Темнело. В КОР заканчивался очередной рабочий день. Дантес с Шульцем вернулись в Отдел, где составили отчет и нашли в архиве учебник Розенталя для Чичко.
— Очередные разборки, — потянулся Шульц. — Даже скучно как-то.
— «Разборки»! Смотри, оштрафую за жаргон…
На сем Шульц ушел домой — завтра снова надо было в ФМС. Дантес остался еще ненадолго в кабинете. Опустил шторы, выключил кофеварку. Что-то не давало ему покоя.
Он взял со стола оставленный Шульцем «Процесс», полистал. Там все так же не было содержания.
«Что он Гекубе, что она ему?» — Его не оставляла фраза, сказанная Цитатником.
— А, ты нашел мою книгу, — раздался за спиной спокойный голос. — Я, веришь ли, забыл…
Шульц потянулся за томиком, но Дантес отвел руку:
— Все равно ее теперь невозможно читать. Хотя… некоторым книгам это только на пользу, не правда ли?

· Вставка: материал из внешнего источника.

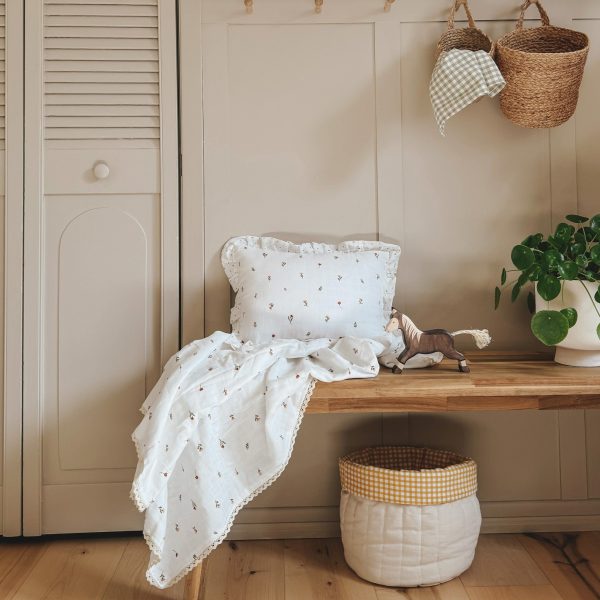 Cushion - Cream Floral
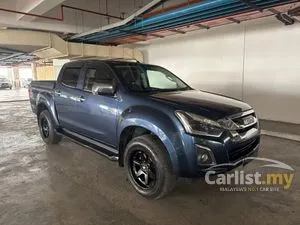 2017 Isuzu D-Max 2.5 Dual Cab Pickup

— Очень может быть, — ответил Шульц равнодушно.
— Знаешь, любопытно, — начал Валентин. — Я поискал в базе Александрийского — и нашел списки семинаров молодых авторов. Оказывается, что Поэт их тоже посещал.
— Что и требовалось доказать.
— А еще я нашел имя корректора, которого Отдел посылал присматривать за этой братией. Догадываешься, чье имя?
Шульц вытянул ручку из стакана, служащего канцелярским прибором, и стал постукивать ею по зубам.
— Положи это, Шульц, — сказал Дантес. В кабинете сделалось тихо. Шульц перестал постукивать.
— Положи перо. Я не шучу.
Медленно-медленно Шульц отвел руку и разжал пальцы.
— Сядь, — сказал ему Дантес. Шульц послушно сел и поглядел на напарника с каким-то веселым интересом:
— Что, думаешь, списался Шульц, стал грошовым графоманом?
— Я слишком хорошо тебя знаю. За деньги ты бы не продался. — Дантес наугад раскрыл книгу, сунул другу под нос. — Все, что ты делал, — ты делал исключительно из-за этого. Но чем тебе сдался несчастный текст, Шульц? Чем тебе сдался «Книжный мир»? Ведь Чичко его не трогал, зону там устроил ты.